Et en effet, messieurs,
lorsqu’on entend les mille organes de la reconnaissance publique nantis de
faits nombreux de guérison, il est difficile de ne pas porter quelque intérêt à
celui qui est signalé comme un bienfaiteur de l’humanité.
Toutefois votre commission a
cherché ailleurs que dans une renommée souvent mensongère les titres du sieur
Lubin à la considération publique ; elle a examiné le rapport qui vous a été
fait par le ministre de la guerre ; elle a vu que, décidé par la réputation du
spécifique, ce chef lui a confié en secret 10 hommes de la garnison, de
Bruxelles, atteints d’ophtalmie constatée par les médecins du corps, et qu’ils
furent guéris après un traitement de 7 à 27 jours : et ici, messieurs, votre
commission est portée à croire que si un pareil spécifique avait été connu et
employé lors de l’invasion de cette maladie, l’humanité n’aurait pas à gémir
d’un fléau qui a fait tant de victimes, et le trésor ne serait pas grevé de
nombreuses pensions qui soulagent à peine tous ces malheureux, dont le sort est
d’autant plus déplorable que c’est en répondant à l’appel de la patrie qu’un
bandeau éternel leur a ravi la lumière.
Poursuivant l’examen du
rapport, il ne nous a pas paru que le spécifique de Lubin avait été moins
efficace que les moyens employés par les médecins légaux, lorsque des cas
compliqués, tels que ceux que présente l’ophtalmie spécifique, furent confiés
simultanément aux médecins et au sieur Lubin.
Le ministre de la guerre n’hésite
pas même à dire que, dans les premiers mois de l’expérience, l’amélioration des
malades confiés au sieur Lubin fut assez rapide, mais qu’il y eut ensuite
quelque réaction qu’on attribua à l’exiguïté et à l’infection du local. Mais
l’inspecteur général de santé avait dit longtemps auparavant, dans son rapport
imprimé, que lorsque beaucoup d’hommes affectés d’ophtalmie se trouvaient
réunis dans un même local, cette maladie prenait un caractère plus grave, et
que de sporadique elle devenait bientôt spécifique ; et qu’une fois purulente,
elle devenait contagieuse.
Cette
fâcheuse circonstance s’étant rencontrée, comme l’a dit M. le ministre, lorsque
les derniers 37 ophtalmistes ont été soumis au traitement, votre commission
croit devoir reconnaître que l’expérience n’a pas été suffisante. Elle le
reconnaît d’autant plus, que l’un des commissaire chargés de surveiller le
traitement de M. Lubin s’est plaint au ministre lui-même d’une prévention
marquée dans les questions adressées aux malades par l’autre commissaire et le
médecin ; cet aveu a été répété à l’un de nous par le commissaire qui avait
porté ses plaintes au ministre.
Dans cet état de choses, votre
commission déclare que, n’étant pas suffisamment convaincue de l’efficacité du
remède de M. Lubin, elle ne peut ni le rejeter, ni le recommander ; mais elle
croit qu’il est dans les convenances et dans les égards dus aux pétitionnaires
de vous proposer le dépôt de cette pétition au bureau des renseignements.
M.
de Brouckere. - Messieurs, après le rapport que vous venez d’entendre,
je m’attendais à d’autres conclusions que celles qui le terminent.
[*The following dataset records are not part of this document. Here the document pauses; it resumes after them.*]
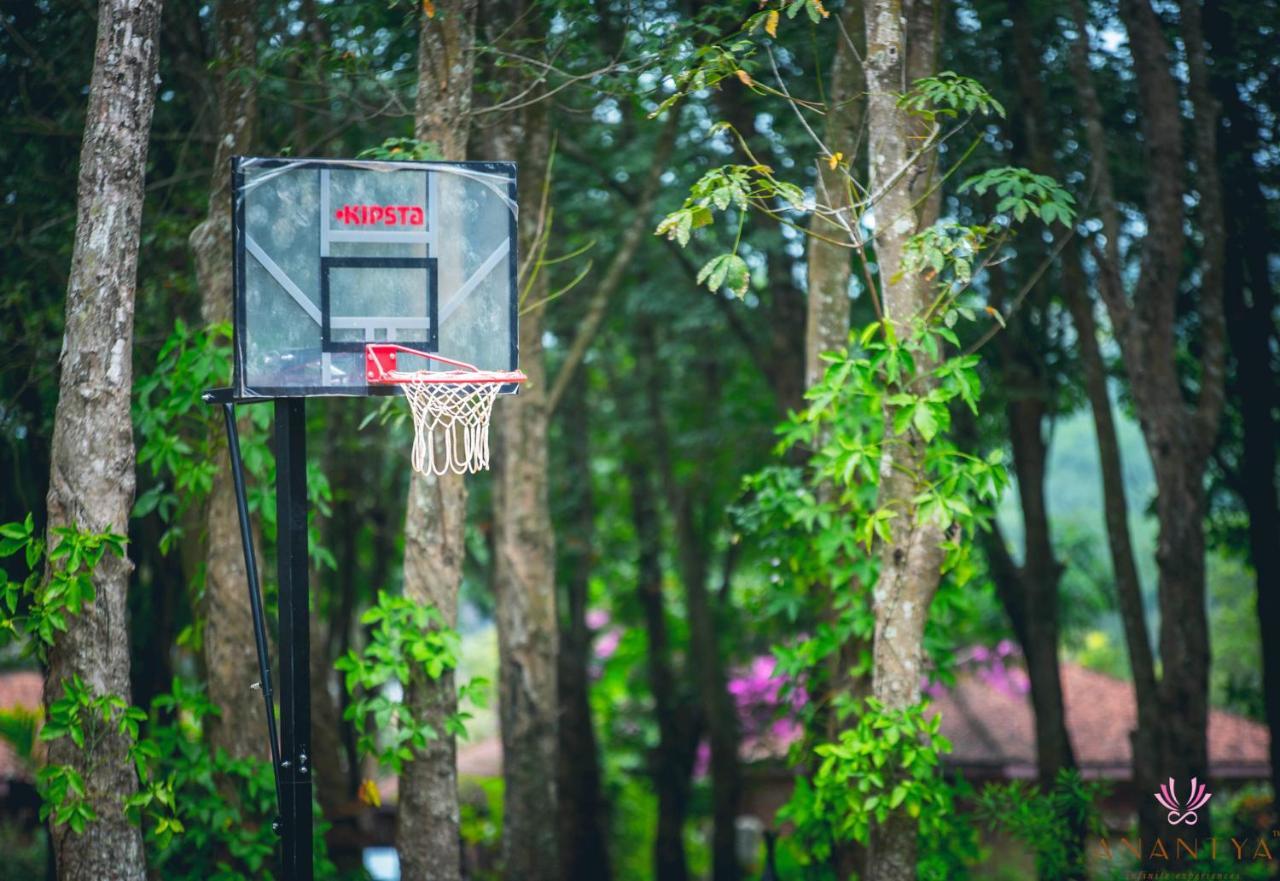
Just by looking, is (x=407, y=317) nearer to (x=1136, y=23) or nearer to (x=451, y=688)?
(x=451, y=688)

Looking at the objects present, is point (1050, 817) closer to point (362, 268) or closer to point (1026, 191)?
point (1026, 191)

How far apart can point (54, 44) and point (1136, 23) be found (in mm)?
8245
Veuillez-vous rappeler qu’à
différentes époques un très grand nombre d’habitants de Bruxelles ont déposé
sur le bureau de la chambre des pétitions ayant pour but d’obtenir que le sieur
Lubin eût la permission de pratiquer une des branches de l’art de guérir.
Ces pétitions ont toujours été
accueillies avec faveur par la chambre ; elles ont été renvoyées aux ministres,
quelquefois avec demande d’explications. Les ministres ont commencé par
répondre qu’une commission était chargée de l’examen de la loi du 6 mars 1818
relative à l’exercice de l’art de guérir, et qu’il était probable qu’elle
présenterait un projet tendant à modifier cette loi. Cette commission n’a pas
jusqu’ici, je pense, communiqué son travail au gouvernement ; il est probable
que ce travail ne paraîtra pas d’ici à longtemps, parce que cette commission
est composée exclusivement de médecins, chirurgiens et pharmaciens, c’est-à-dire
de partisans du monopole que consacre la loi du 6 mars 1818.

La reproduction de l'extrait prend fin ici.